Again, Kessler very well could have asserted himself as a phenomenal young player manning the middle for the Wolves as he did for the Jazz. He just as well could have spent the year in Iowa while Minnesota missed the playoffs without the contributions of Gobert and the degradations of play for Malik Beasley and Jarred Vanderbilt that eventually resulted in their DNPs in the playoffs.
In that more-than-likely situation, what happens? Are the Wolves able to offer the same three-year, $42 million dollar deal after Reid experiences an even larger role or is brought off the bench behind an unheralded rookie? Is KAT really moved as the team rotates to a focus on the trio of Anthony Edwards, Jaden McDaniels, and Walker? Do the Wolves do what they did in fact end up doing this offseason and simply run it all back without the encouragement they gained from a competitive first-round matchup with the eventual champion Denver Nuggets, without McDaniels and Reid?

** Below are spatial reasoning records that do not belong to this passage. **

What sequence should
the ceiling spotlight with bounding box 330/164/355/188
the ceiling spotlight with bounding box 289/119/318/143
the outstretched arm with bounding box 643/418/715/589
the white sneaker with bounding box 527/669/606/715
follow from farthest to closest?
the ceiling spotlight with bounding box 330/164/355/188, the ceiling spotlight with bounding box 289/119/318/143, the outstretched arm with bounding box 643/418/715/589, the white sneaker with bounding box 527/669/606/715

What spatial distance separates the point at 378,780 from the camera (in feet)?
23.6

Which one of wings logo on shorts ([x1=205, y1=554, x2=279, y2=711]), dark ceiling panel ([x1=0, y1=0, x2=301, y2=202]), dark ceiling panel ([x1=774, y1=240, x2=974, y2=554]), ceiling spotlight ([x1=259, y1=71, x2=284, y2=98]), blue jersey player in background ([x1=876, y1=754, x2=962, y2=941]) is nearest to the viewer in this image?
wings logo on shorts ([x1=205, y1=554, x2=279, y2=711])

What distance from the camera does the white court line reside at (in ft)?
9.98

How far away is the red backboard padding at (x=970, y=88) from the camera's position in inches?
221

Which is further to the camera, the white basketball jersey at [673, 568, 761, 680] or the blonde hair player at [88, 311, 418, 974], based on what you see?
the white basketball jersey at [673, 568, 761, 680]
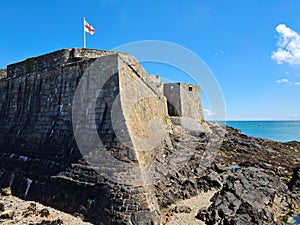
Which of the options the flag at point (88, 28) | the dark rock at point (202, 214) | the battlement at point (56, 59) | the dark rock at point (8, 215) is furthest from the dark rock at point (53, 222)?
the flag at point (88, 28)

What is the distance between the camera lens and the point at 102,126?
8547 millimetres

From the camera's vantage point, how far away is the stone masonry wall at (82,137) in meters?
7.28

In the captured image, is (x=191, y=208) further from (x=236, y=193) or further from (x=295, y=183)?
(x=295, y=183)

That’s another set of good questions we’ll never know the answer to. I believe Kessler would’ve been buried and the two big experiment would’ve been abandoned near immediately. With the cost just being a late first-rounder that could be converted into a backup center playing spot minutes, there’s no reason to keep pushing chips in with a losing hand.
Like Nuggets forward Michael Porter Jr. would have been if the Wolves had lost the classic “Game 82,” Kessler will continue to be the developmental story that never was for Minnesota. The Wolves faced similar questions when Jimmy Butler is brought up, questions of a Butler-Edwards duo. The difference is, while those questions are clickbait impossibilities (Butler would never be leading a team to the second-worst record in the league or the No. 1 pick), we saw Kessler holding up that disgusting number 31 Timberwolves jersey. For a short period of time, that was the reality. That roster existed in a way that other traded teams never did. That’s why so many Wolves fans can’t stand the conversation: it’s a real one worth having, and one that hurts to go through.
No Man’s Sky was a $500,000 investment that spectacularly face planted the second it breathed its first breath. If it had been a smaller budget game for a smaller budget studio that didn’t have connections directly to Sony, it very well could have gone out without a whimper. It would join the hundreds of over-hyped, under-achieving let downs that line the halls of Steam’s Summer Sale. And yet, instead of doing that, Hello Games doubled and tripled down. Update after update rolled out, gameplay improved, planets became less similar, and eventually, the game found a niche. It never reached the 250,000 concurrent player number it had reached early post-release, but it has settled into a respectable player base of around 8,000 regular players, which initially seemed like a long shot considering how hard they had to work for anyone to give them another chance.
In 2016, consolidators and game reviewers didn’t give No Man’s Sky any chance to recover from a lost launch, naming it the worst failure the industry had seen. Similar things have been said about the Gobert trade. I have no clue if the two big experiment can reverse course and become a real, lasting success, but it is still ongoing. Call it stubbornness or hope or sheer stupidity, but it’s still ongoing and it is always better to know than to live in nauseous uncertainty.